I also have been reading other people books like The Loving Dominant and Finding Meaning In The Second Half Of Life.

I seem to go in spurts with my reading. Reading history books like crazy… then switching to fiction… then to people books…. Etc.

I am finding all sorts of inspiration not only for my own life in reading theses books but in developing deeper characters.

I always find myself asking my characters... what was their first sexual experience?
from there I ask all those questions... do they like oral? do they have kinks? if they do have kinks, where did those kinks stem from? They say... your early sexual experiences shape your desires for life... so pretty important to know for ones characters.

Then to go deeper... do my characters have relationship patterns? Do they have choice patterns? Are they following society rules? or following their souls?

So for you other authors: I am wondering how do you go about developing characters that have real life issues, sexualities, and lives? Do you base them on someone you know? A mixture of people? On people in history? Or do you read People books?

For Readers and Authors: If you read people books do they ever affect you? Do you find things in them to relate to or want to try?

I myself dove into the world of sensuality and erotica because of something i read that moved me and made me look a small piece of myself that I had buried... that was my sensual, sexual being. I read and I looked deep, and I have yet to turn back.

Lacy.

4 comments:

Unknown said...

For me it's a slow evolution. I basically know somethings about my characters when I start writing, but other things, especially their deepest sexual fears and desires become apparent as I write and as I present each character with a particular situation. I love that sense of emerging complexity- of the character's fears finally making sense to me and to the h/h.

Unknown said...
This comment has been removed by the author.
Pam Rosenthal said...

I'm playing around with retelling a story by A Famous Lady Author -- from the p.o.v. of secondary characters and very much eroticized. So it's a matter of filling in the blanks about characters I've always wanted to know more about, and thinking of what the erotic correlative (if you will) of anger, resentment, solidarity, humor, disappointment, envy, or triumph is -- how these people find what they need (or what I've always thought they need) in each other.
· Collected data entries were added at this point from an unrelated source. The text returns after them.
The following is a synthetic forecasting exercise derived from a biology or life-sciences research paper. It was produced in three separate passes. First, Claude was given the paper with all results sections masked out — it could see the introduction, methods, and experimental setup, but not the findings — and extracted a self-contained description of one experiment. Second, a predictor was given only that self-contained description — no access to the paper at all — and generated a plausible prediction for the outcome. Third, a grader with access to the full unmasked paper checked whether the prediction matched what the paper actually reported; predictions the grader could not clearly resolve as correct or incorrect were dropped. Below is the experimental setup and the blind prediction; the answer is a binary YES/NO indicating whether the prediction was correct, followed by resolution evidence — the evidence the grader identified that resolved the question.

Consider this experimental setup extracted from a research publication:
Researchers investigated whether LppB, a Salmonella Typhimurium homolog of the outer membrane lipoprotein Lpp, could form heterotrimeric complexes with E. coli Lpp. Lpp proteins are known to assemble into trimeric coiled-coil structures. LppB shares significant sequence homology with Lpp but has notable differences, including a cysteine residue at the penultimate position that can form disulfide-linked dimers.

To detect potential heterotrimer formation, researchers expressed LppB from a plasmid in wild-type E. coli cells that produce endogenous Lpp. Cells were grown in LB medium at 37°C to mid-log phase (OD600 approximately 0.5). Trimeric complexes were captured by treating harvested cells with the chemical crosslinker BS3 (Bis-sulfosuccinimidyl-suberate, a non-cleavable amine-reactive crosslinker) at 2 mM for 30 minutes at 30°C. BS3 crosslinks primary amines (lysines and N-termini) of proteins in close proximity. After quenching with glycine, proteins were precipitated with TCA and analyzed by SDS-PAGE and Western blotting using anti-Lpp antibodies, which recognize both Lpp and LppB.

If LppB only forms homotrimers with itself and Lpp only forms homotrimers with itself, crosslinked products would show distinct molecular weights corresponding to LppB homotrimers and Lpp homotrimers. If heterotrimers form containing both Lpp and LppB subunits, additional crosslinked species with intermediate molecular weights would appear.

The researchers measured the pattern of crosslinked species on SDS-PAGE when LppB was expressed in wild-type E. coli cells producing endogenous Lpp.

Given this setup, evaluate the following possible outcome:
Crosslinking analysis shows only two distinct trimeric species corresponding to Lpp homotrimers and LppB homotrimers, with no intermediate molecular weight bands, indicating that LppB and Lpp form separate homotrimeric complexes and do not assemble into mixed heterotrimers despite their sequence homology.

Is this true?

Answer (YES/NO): NO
But I don't suppose I'll ever have as much fun as I did creating my eponymous Carrie (from Carrie's Story) who is nothing but bravery, curiosity, and active, ironic intelligence. For me, Carrie simply is the erotic reading self speaking out loud, and I'm sad that I'll never have another first time imagining what this means to me.

Pam Rosenthal said...

Oh and just adding, Lacy, that this is a great topic -- I can tell because my day and head are inhabited by a great little alive-and-thinking buzz due to you.